Hormone Therapy Planning

Today I had two oncologist appointments, which meant a lot of wig planning. I was pretty sure my medical oncologist would enjoy the blonde micro-braids, but my radiation oncologist had already seen that one. So, I wore another wig to radiation with the micro-braids in my bag for when I changed back into my clothes. I hand-carried my pink 60s wig, as my radiation oncologist had asked to borrow it for a breast cancer fundraiser that she's participating in. (She'll be playing tennis and they said all participants have to wear pink and white.) So, busy hair day!

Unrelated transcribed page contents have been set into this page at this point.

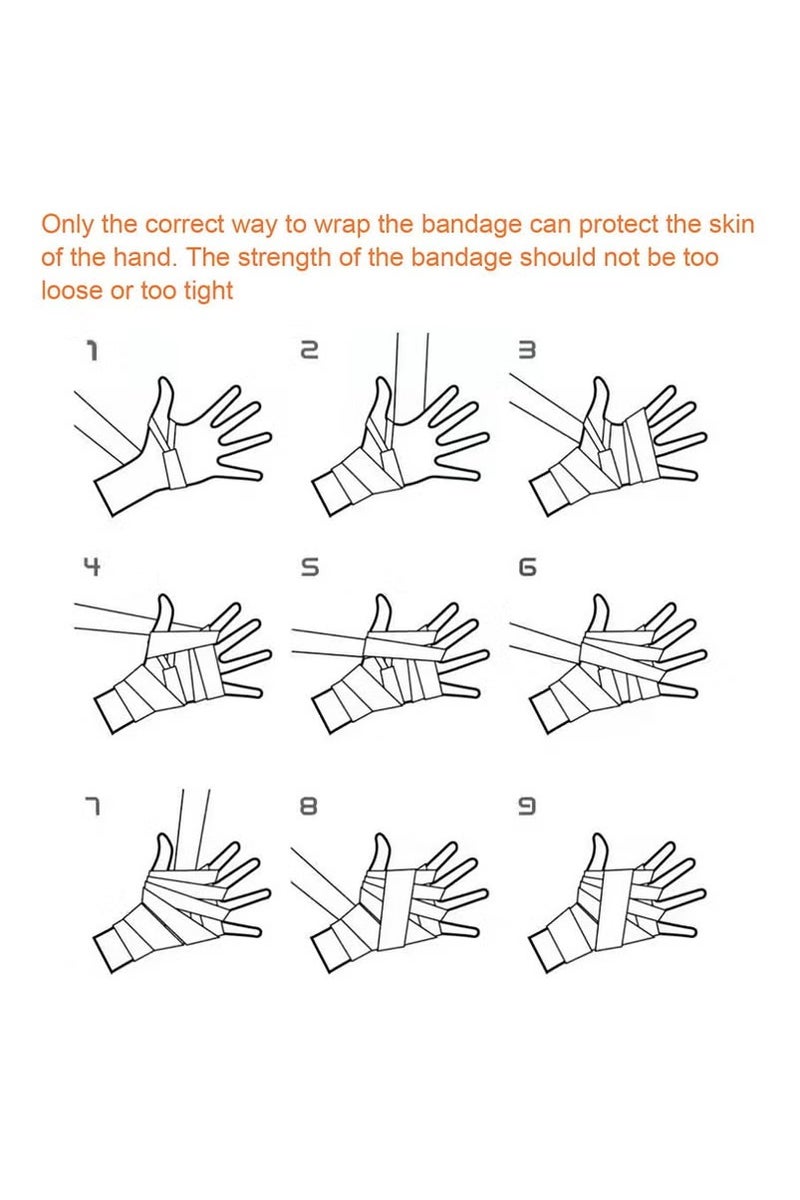 Only the correct way to wrap the bandage can protect the skin of the hand. The strength of the bandage should not be too loose or too tight

1

2

3

4

5

6

7

8

9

My appointment with my medical oncologist (and yes, she did like the micro-braids!) was for hormone therapy planning. I was wondering if she would recommend suppressing my ovaries in addition to anti-estrogen treatment. I know there is a study underway to compare Tamoxifen alone to Tamoxifen + ovarian suppression. She had mentioned ovarian suppression back in May and so I assumed she'd want to do that.

However, in the end, the oncologist said that even though my hormone levels got weird during chemo (and it seemed like I might be going into "chemopause") she doesn't believe I will become menopausal. I had no peri-menopausal symptoms before treatment and my body seemed to fight the influence of the drugs as best it could. She decided to just put me on Tamoxifen and nothing else for now. As far as my concerns about side effects, she pointed out that many women do just fine on Tamoxifen and we can manage any side effects that come up.

So, now I have the prescription in hand and am scheduled to start taking Tamoxifen a week after I finish radiation. I feel strangely happy for my ovaries. "Look, you get to keep on working. Go, ovaries, go!" It's all so silly.